» **Task goal**:
Return, word for word, the part of the passage about the Acton Reynald Visitors Book that begins at "A fortnight ago, that" and stops after "well with George.".

[Text for analysis Boundary: Start]

The Writers’ & Artists’ Yearbook 2017 is undoubtedly right to intone the mantra ‘edit, review, revise and then edit again’, but when you have read your 420-page typescript as many times as I have in the last six months, and made over a thousand changes, you need some specific stimulus to make you read it closely yet again.
A fortnight ago, that stimulus came along in the form of the discovery of the Visitors Book for Acton Reynald, the nineteenth century home of the Corbet family in Shropshire. A sensational find! Lady Caroline (Nina) Corbet had first met Kittie when they were very young, they became inseparable as teenagers, it was known that Kittie stayed at Acton Reynald many times until Nina remarried in 1913, and Nina got on well with George.
Visitors Books are invaluable to biographers. The one for Foxwold (q.v.) exists, and Mr John Pym deserves a medal and my undying gratitude for having copied out for me every entry for the Calderons from 1912 to 1940. If only the Visitors Book for nearby Emmetts existed too, as the Calderons were regular visitors and it would help date, for instance, George’s Cinderella: An Ibsen Pantomime, which was first performed there.
The Acton Reynald Visitors Book has a very special significance. I had worked out long ago from circumstantial evidence when Kittie and, I presumed, George, stayed there. For instance, it was clear from the envelope of a letter written by William Rothenstein to Kittie after settling George on his ship to New Zealand in a delicate nervous state in 1906, that Kittie did not see George off herself, she left for Acton Reynald to stay with Nina Corbet. Similarly, a letter from George at St Andrews in December 1909, following the Glasgow premiere of his translation of The Seagull, reveals that he and Kittie are off to spend Christmas with the Corbets at Acton Reynald. On other occasions, for example the funeral of Nina’s husband Walter on 23 December 1910, I had assumed both Kittie and George were present, and in the latter case stayed on until New Year as they had the year before. But only the Visitors Book could confirm such things and supply firm dates.

[Text for analysis Boundary: End]
[Entries supplied Boundary: Start]

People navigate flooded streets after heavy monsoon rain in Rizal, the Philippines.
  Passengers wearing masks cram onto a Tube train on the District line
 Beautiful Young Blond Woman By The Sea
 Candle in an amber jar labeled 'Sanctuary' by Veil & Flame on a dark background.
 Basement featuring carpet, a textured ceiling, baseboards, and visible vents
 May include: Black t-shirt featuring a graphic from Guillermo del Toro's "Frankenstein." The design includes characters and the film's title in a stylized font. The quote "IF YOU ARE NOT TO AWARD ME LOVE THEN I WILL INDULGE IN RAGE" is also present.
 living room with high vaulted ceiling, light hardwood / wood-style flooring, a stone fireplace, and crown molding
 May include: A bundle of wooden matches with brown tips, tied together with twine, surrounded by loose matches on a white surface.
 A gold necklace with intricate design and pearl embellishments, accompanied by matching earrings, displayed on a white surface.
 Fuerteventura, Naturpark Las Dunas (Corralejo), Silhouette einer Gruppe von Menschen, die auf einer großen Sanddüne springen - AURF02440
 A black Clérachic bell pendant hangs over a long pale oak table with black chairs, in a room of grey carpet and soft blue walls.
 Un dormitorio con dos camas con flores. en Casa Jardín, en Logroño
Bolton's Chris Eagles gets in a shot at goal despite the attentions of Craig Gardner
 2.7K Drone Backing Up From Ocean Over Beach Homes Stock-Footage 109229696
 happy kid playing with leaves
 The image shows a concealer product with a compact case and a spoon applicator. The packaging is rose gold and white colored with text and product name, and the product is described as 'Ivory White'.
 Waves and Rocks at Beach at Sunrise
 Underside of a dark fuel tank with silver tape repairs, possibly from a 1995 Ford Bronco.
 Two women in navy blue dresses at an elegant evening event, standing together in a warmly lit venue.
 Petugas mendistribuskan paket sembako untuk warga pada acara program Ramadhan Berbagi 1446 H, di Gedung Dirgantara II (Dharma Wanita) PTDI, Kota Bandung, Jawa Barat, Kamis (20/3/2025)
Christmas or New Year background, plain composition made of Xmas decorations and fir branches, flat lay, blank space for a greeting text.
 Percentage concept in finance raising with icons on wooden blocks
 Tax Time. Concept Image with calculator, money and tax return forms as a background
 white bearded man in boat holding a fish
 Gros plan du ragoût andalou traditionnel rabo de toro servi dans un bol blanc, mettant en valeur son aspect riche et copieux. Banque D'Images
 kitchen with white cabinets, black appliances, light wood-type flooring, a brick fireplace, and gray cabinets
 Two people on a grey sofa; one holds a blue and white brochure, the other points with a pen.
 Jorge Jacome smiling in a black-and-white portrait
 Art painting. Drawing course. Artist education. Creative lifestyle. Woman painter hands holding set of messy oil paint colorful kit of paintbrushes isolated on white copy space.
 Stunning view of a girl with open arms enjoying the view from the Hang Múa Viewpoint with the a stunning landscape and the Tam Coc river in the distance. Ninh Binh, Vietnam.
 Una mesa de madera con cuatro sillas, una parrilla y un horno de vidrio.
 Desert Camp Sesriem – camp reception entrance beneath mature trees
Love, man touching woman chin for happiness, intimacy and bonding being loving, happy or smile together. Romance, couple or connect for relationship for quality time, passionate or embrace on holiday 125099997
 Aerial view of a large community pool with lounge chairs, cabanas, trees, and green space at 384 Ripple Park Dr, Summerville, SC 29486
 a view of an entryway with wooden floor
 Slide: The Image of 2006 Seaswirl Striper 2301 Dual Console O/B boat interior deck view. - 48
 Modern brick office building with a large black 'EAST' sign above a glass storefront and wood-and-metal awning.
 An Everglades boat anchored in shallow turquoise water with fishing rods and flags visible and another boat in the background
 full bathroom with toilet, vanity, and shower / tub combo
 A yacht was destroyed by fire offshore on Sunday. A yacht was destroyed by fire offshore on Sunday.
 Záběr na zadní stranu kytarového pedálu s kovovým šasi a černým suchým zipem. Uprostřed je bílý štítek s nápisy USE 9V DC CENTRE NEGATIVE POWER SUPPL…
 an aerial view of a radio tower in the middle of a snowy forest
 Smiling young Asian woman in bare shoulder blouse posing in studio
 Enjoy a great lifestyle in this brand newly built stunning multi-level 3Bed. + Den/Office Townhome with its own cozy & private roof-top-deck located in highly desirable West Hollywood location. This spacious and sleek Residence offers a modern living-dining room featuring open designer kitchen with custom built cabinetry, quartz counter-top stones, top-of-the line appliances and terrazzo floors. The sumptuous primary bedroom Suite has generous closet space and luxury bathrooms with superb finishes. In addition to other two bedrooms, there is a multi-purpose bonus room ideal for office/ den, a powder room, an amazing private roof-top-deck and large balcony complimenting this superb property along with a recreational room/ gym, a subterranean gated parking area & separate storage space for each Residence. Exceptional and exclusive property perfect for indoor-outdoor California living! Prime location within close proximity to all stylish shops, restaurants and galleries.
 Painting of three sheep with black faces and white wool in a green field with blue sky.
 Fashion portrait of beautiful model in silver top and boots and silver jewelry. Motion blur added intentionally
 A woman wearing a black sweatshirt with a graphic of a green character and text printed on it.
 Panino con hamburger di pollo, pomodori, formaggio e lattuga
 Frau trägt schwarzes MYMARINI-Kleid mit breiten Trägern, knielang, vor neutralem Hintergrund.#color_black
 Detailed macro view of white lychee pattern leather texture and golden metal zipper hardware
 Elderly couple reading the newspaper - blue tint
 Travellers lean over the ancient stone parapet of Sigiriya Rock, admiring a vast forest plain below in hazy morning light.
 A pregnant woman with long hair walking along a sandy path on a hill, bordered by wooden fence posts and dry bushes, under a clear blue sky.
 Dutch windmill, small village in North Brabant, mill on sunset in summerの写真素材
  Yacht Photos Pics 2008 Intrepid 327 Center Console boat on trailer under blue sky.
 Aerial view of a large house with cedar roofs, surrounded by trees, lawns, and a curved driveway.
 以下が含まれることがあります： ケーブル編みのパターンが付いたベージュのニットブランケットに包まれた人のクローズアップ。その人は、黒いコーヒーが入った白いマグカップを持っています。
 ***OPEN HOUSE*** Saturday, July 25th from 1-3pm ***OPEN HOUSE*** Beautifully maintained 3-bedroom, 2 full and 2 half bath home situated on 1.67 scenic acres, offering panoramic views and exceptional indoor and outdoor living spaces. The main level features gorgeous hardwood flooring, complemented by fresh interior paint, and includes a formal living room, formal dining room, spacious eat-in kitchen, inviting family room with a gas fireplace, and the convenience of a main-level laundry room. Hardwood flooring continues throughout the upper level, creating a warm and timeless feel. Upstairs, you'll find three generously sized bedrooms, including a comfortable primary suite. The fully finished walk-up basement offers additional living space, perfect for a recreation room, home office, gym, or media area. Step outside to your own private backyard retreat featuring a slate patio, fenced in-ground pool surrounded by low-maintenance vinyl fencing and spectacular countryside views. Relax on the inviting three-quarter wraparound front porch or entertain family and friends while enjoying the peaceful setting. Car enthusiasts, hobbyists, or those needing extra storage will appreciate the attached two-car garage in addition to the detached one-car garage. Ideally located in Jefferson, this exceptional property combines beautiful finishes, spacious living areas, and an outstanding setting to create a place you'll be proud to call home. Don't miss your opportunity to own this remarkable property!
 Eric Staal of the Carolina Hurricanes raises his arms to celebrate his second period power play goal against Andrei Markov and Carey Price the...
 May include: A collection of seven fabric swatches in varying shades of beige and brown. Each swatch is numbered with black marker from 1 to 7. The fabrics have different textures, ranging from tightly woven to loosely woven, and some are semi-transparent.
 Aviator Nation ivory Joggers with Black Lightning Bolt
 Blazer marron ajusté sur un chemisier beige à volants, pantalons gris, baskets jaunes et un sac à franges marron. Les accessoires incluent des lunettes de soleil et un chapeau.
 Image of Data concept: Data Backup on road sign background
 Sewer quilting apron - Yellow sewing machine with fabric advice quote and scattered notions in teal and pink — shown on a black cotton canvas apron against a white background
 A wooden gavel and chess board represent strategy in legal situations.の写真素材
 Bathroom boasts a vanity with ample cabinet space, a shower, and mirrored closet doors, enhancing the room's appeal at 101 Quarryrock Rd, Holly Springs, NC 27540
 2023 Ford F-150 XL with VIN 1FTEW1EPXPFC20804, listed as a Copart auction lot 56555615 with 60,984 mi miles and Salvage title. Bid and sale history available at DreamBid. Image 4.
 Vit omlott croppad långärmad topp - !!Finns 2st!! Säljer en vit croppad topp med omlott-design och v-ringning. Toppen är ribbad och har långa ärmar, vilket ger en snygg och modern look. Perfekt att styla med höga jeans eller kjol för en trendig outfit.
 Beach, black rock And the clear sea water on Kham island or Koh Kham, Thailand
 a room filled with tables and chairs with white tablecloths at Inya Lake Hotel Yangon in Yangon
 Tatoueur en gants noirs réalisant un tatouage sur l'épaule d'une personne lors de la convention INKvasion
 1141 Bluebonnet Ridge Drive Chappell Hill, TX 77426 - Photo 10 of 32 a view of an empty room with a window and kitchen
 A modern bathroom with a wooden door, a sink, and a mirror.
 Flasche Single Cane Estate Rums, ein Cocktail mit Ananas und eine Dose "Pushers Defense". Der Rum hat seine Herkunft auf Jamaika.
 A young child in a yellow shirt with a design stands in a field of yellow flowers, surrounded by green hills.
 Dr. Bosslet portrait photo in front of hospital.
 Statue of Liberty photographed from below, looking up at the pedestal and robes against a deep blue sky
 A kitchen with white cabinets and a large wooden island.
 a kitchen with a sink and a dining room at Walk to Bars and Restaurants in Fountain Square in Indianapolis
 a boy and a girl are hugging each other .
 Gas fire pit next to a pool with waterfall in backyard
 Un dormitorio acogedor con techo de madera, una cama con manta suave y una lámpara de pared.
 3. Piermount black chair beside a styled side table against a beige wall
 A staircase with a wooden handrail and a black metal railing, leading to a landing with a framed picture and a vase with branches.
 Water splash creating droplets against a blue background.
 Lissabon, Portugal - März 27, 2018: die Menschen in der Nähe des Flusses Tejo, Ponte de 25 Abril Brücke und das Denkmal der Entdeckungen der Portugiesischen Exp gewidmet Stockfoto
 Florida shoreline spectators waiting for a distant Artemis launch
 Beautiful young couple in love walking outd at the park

[Entries supplied Boundary: End]

» **Finished exercise**:
A fortnight ago, that stimulus came along in the form of the discovery of the Visitors Book for Acton Reynald, the nineteenth century home of the Corbet family in Shropshire. A sensational find! Lady Caroline (Nina) Corbet had first met Kittie when they were very young, they became inseparable as teenagers, it was known that Kittie stayed at Acton Reynald many times until Nina remarried in 1913, and Nina got on well with George.